Взгляд Хертцога скользнул в сторону посетителя и, нисколько не задержавшись на нем, дальше, в окно, туда, где бесконечные просторы океана сливались с горизонтом.

— Дайте-ка я сам нее обмозгую, — неожиданно сказал он маленькому аккуратному человечку, терпеливо дожидавшемуся, когда Фрэнк заговорит. — Вы хотите аванс наличными?

— И не позднее полуночи с четырнадцатого на пятнадцатое июля, — подался вперед человек. — Поверьте, очень важно, чтобы деньги поступили в наш офис в Вэсле именно к этому сроку.

Произнеся эту тираду, человек вновь замер в кресле, вцепившись пальцами в колени. На нем был черный костюм и белоснежная рубашка с узким черным галстуком. Его бледное асимметричное личико обрамляли черные с проседью волосы, разделенные посредине идеальным пробором, На лбу выступили бисеринки пота.

— Значит, как только деньги попадут к вам, вы отправляете наш заказ первым турбопоездом?

— Совершенно верно, — подтвердил человек, который был представителем одной из фирм по производству и реализации спиртного.

— Чертовски интересный способ делать поставки, — недовольно пробурчал Фрэнк. — Уж очень все, знаете ли, неожиданно и вообще… Мы многие годы были хорошими партнерами, не так ли? Все корабли Ай-Ти-Ай перевозят продукцию только ваших марок.

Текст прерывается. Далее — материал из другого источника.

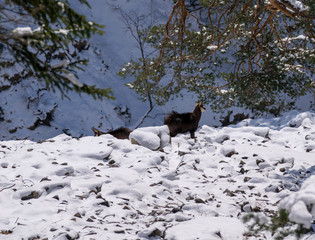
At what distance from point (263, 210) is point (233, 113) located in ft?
39.3

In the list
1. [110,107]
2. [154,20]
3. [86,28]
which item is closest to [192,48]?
[86,28]

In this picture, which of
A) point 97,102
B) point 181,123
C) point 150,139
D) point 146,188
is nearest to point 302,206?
point 146,188

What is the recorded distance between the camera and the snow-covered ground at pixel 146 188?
3.21m

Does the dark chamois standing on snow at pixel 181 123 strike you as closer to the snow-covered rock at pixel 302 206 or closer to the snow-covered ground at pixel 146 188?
the snow-covered ground at pixel 146 188

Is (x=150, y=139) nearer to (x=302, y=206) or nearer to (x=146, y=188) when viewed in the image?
(x=146, y=188)

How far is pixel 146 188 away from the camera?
4.50m

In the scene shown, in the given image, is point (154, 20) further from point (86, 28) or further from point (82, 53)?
point (86, 28)

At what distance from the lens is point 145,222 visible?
3.57 m

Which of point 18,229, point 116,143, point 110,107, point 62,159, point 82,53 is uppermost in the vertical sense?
point 82,53

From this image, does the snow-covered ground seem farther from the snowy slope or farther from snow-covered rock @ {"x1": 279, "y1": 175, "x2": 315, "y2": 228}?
the snowy slope

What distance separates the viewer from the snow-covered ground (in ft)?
10.5

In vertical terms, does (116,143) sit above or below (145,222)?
above

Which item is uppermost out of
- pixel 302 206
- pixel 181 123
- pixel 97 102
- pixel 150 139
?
pixel 97 102

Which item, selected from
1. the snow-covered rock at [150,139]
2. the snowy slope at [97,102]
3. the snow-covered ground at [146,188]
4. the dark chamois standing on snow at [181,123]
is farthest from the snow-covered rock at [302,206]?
the snowy slope at [97,102]
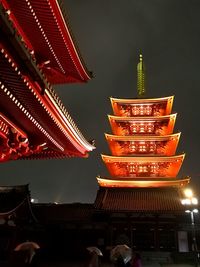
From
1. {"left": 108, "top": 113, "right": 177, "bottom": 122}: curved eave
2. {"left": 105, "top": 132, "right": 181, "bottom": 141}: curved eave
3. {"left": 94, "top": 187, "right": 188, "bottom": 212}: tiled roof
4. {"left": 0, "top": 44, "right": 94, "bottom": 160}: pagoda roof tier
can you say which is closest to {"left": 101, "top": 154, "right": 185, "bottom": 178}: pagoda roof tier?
{"left": 105, "top": 132, "right": 181, "bottom": 141}: curved eave

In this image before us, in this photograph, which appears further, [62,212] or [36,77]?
[62,212]

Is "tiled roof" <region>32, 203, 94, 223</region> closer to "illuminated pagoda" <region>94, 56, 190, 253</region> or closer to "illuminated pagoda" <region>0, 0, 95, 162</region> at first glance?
"illuminated pagoda" <region>94, 56, 190, 253</region>

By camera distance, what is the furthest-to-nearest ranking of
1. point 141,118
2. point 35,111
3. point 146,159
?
1. point 141,118
2. point 146,159
3. point 35,111

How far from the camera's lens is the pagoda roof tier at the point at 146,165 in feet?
90.6

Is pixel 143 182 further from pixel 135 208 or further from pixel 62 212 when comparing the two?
pixel 62 212

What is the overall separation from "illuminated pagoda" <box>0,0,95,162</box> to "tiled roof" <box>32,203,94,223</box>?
1055 cm

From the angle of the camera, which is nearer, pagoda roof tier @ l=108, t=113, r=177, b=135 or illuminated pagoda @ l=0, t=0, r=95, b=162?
illuminated pagoda @ l=0, t=0, r=95, b=162

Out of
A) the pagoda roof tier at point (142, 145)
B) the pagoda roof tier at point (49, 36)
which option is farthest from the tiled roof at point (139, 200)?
the pagoda roof tier at point (49, 36)

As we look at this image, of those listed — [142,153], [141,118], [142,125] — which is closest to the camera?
[142,153]

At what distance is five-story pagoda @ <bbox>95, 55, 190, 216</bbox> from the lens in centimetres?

— Естественно, — резонно возразил человек. — Наша продукция — лучшая в мире.

— Ко и ставки Ай-Ти-Ай тоже кое-что значат. Я затрудняюсь вас понять, мистер Келлер. Мы всегда регулярно оплачиваем счета, почему же именно сейчас вам вдруг понадобился этот аванс? Мне даже показалось, что вы не заинтересованы в сотрудничестве с нами. Ну что ж, на свете есть и другие торговцы!

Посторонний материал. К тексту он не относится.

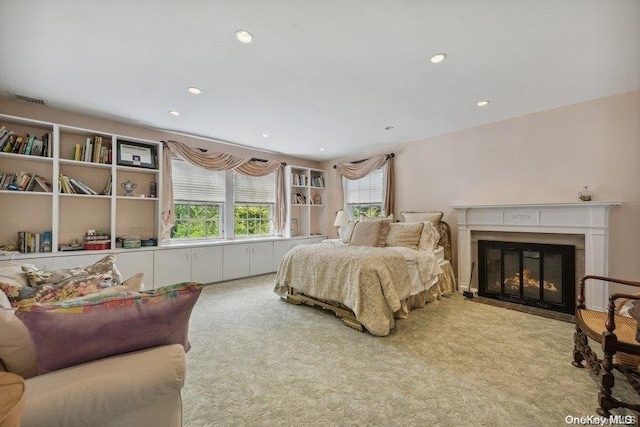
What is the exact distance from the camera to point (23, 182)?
2.98m

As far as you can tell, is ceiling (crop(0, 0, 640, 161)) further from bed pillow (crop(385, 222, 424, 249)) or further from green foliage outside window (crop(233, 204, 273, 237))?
green foliage outside window (crop(233, 204, 273, 237))

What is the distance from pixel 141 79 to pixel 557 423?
4.04m

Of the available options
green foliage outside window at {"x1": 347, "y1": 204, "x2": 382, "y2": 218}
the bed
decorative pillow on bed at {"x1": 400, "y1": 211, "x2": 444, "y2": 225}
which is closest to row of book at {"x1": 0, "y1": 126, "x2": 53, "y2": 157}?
the bed

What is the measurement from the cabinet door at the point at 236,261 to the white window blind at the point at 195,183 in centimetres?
95

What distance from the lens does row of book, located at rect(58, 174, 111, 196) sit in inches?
126

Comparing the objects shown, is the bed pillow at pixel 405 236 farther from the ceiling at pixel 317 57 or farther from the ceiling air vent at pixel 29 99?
the ceiling air vent at pixel 29 99

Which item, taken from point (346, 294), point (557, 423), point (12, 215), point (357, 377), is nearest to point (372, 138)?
point (346, 294)

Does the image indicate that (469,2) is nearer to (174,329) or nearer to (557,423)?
(174,329)

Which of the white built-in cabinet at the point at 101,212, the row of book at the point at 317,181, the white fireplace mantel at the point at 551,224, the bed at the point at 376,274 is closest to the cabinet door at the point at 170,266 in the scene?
the white built-in cabinet at the point at 101,212

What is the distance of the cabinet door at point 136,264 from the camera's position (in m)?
3.41

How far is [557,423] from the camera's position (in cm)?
142

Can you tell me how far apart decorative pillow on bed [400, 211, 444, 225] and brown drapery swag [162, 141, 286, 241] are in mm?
2498

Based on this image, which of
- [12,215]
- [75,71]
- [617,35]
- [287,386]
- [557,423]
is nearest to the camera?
[557,423]

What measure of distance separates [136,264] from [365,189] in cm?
Answer: 407
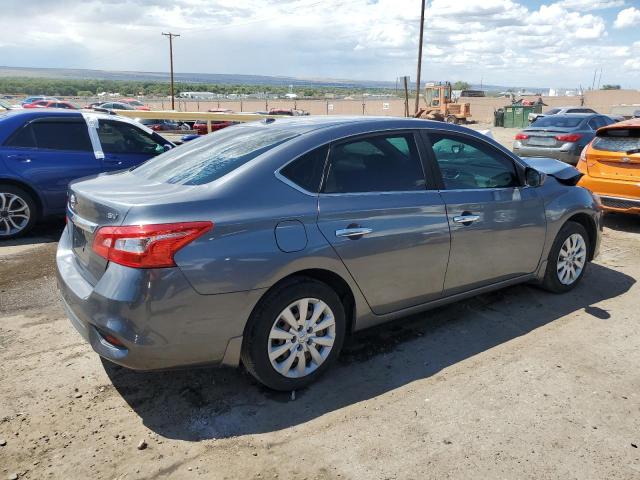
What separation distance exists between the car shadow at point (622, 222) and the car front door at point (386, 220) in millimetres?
5113

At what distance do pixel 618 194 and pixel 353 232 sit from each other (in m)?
5.53

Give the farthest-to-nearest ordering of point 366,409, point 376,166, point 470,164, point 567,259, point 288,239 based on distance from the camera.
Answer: point 567,259, point 470,164, point 376,166, point 366,409, point 288,239

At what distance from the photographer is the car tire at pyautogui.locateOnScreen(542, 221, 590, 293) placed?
470cm

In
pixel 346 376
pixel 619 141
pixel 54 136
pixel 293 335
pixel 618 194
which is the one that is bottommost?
pixel 346 376

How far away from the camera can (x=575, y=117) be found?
45.6ft

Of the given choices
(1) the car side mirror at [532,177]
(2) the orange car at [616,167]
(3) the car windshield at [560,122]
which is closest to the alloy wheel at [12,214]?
(1) the car side mirror at [532,177]

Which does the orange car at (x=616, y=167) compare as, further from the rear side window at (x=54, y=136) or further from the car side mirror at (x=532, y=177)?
the rear side window at (x=54, y=136)

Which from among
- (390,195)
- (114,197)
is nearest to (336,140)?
(390,195)

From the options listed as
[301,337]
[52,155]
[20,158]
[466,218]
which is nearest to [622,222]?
[466,218]

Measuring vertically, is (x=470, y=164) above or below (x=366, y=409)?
above

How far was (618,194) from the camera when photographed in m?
7.24

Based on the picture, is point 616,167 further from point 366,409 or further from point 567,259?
point 366,409

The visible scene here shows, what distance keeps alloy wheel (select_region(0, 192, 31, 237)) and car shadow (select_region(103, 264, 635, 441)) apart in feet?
12.4

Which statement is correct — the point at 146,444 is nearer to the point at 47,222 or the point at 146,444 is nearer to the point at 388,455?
the point at 388,455
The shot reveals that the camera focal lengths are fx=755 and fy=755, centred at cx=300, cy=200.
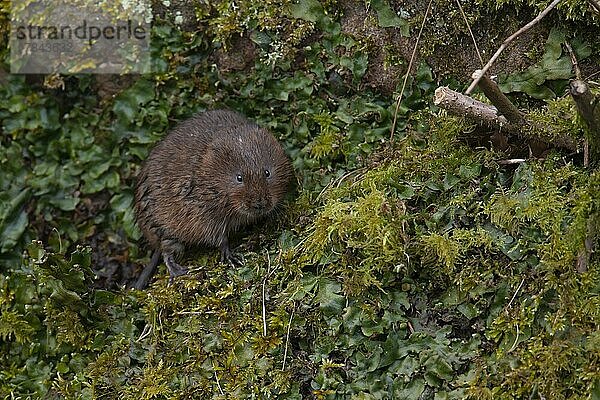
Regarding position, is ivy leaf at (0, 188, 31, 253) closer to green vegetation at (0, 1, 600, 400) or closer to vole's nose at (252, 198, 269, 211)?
green vegetation at (0, 1, 600, 400)

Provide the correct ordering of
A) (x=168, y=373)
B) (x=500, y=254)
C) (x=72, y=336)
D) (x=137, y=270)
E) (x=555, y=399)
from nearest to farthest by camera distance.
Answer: (x=555, y=399), (x=500, y=254), (x=168, y=373), (x=72, y=336), (x=137, y=270)

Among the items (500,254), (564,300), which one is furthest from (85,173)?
(564,300)

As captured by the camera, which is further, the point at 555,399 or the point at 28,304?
the point at 28,304

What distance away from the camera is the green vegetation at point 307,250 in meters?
3.46

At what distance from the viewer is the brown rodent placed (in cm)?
436

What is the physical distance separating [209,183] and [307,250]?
0.82m

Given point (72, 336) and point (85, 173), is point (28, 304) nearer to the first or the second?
point (72, 336)

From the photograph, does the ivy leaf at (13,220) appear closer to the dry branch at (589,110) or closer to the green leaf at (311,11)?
the green leaf at (311,11)

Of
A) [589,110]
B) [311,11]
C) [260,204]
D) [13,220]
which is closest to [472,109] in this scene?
[589,110]

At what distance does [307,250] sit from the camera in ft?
13.1

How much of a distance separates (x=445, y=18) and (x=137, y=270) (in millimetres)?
2604

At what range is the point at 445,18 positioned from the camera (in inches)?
175

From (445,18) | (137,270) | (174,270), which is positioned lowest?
(137,270)

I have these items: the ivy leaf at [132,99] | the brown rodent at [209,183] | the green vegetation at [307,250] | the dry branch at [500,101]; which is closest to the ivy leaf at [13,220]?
the green vegetation at [307,250]
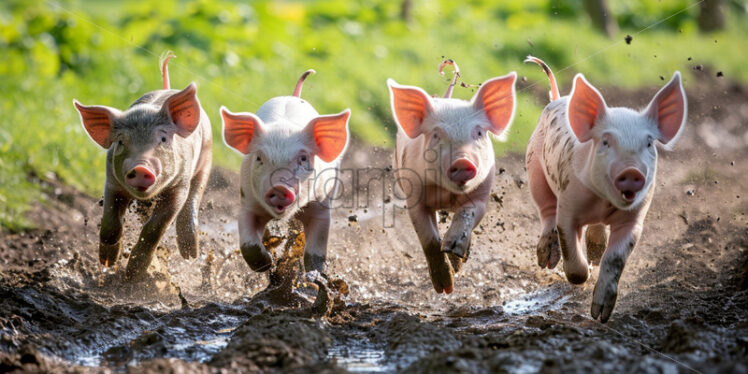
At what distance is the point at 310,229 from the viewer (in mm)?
6184

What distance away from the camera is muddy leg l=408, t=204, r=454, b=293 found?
236 inches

Мистер Келлер в ответ на это лишь нервно развел руками.

— Как хотите, мистер Келлер, — продолжил Хертцог, — так и расценивайте мои слова, но я сейчас вынужден задуматься над тем, стоит ли продолжать наши деловые отношения? Не лучше ли отказаться от такого непредсказуемого партнера, каким является ваша фирма, и заключить крупный контракт с кем-нибудь другим? Разве крупный контракт не стоит разрыва, а, мистер Келлер?

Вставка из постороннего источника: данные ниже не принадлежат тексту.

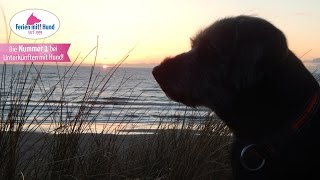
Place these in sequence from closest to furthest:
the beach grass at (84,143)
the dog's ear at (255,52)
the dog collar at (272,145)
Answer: the dog collar at (272,145) < the dog's ear at (255,52) < the beach grass at (84,143)

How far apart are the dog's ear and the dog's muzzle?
0.39 metres

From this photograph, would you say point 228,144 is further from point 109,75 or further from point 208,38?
point 208,38

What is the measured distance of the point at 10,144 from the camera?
4426 mm

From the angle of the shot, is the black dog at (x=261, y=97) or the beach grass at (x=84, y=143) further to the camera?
the beach grass at (x=84, y=143)

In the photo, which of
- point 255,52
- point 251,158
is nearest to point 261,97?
point 255,52

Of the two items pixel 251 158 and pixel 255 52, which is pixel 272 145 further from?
pixel 255 52

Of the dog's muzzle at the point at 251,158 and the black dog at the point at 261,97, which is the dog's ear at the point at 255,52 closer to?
the black dog at the point at 261,97

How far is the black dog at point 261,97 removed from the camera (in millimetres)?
3195

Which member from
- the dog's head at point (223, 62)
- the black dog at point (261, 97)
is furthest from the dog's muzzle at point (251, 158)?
the dog's head at point (223, 62)

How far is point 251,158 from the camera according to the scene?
331cm

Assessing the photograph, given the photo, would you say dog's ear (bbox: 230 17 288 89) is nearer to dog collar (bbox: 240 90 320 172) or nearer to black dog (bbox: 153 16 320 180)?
black dog (bbox: 153 16 320 180)

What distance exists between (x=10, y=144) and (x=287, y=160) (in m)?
2.36

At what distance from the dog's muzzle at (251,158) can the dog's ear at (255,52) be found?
1.29 feet

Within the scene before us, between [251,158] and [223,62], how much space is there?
2.15ft
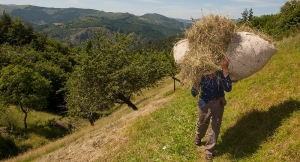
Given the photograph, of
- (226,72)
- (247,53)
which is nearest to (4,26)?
(226,72)

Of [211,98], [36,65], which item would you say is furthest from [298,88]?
[36,65]

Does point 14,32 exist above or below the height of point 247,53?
below

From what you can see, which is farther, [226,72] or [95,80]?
[95,80]

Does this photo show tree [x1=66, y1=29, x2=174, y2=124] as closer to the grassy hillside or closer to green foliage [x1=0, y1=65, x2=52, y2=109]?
the grassy hillside

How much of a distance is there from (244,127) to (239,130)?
0.64 ft

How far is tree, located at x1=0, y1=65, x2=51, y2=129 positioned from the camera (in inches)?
1532

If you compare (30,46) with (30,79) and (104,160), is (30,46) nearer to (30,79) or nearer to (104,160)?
(30,79)

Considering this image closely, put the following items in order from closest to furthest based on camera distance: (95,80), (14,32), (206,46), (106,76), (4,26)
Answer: (206,46) → (106,76) → (95,80) → (14,32) → (4,26)

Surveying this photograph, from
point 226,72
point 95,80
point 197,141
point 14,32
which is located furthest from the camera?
point 14,32

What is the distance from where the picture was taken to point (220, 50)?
21.9 feet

— Мистер Хертцог, я… — маленький торговец вновь резко подался вперед, — моя откровенность может мне стоить места, вы понимаете?

Хертцог откинулся в кресле и принялся изучать Келлера так пристально, словно увидел впервые в жизни.

— Вряд ли, — наконец медленно произнес он. — Но все же я не могу остаться безразличным к намеку о том, что переданная мне информация может просочиться за стены этого кабинета. Жаль, очень жаль, что бы не хотите быть со мной откровенны до конца.

Уголки губ Келлера начали нервно подергиваться.

— Мистер Хертцог, вы поставили меня в крайне затруднительное положение… Конечно, вас можно понять, но тем не менее…

— Если же я не прав, мистер Келлер, — раздраженно перебил его собеседник, — так объясните мне наконец, черт возьми, что же происходит?!

Человек покорно вздохнул.

— Хорошо, мистер Хертцог. Вы, надеюсь, знаете, что в руководстве нашей компании произошли серьезные перемены? В результате всего этого новый Совет Директоров склоняется сейчас в сторону Кейптауна, а не Атлантиса.

— Чепуха! — воскликнул Хертцог, которому вторично не хватило терпения выслушать собеседника до конца. — Атлантис как порт чрезвычайно перспективен для Европы! Правда, транспортировка грузов через тоннель и в Бискайском заливе — довольно дорогое удовольствие, но разве можно его сравнить с переправкой грузов по суше от Кейптауна через всю Африку?

Келлер примиряюще развел руками.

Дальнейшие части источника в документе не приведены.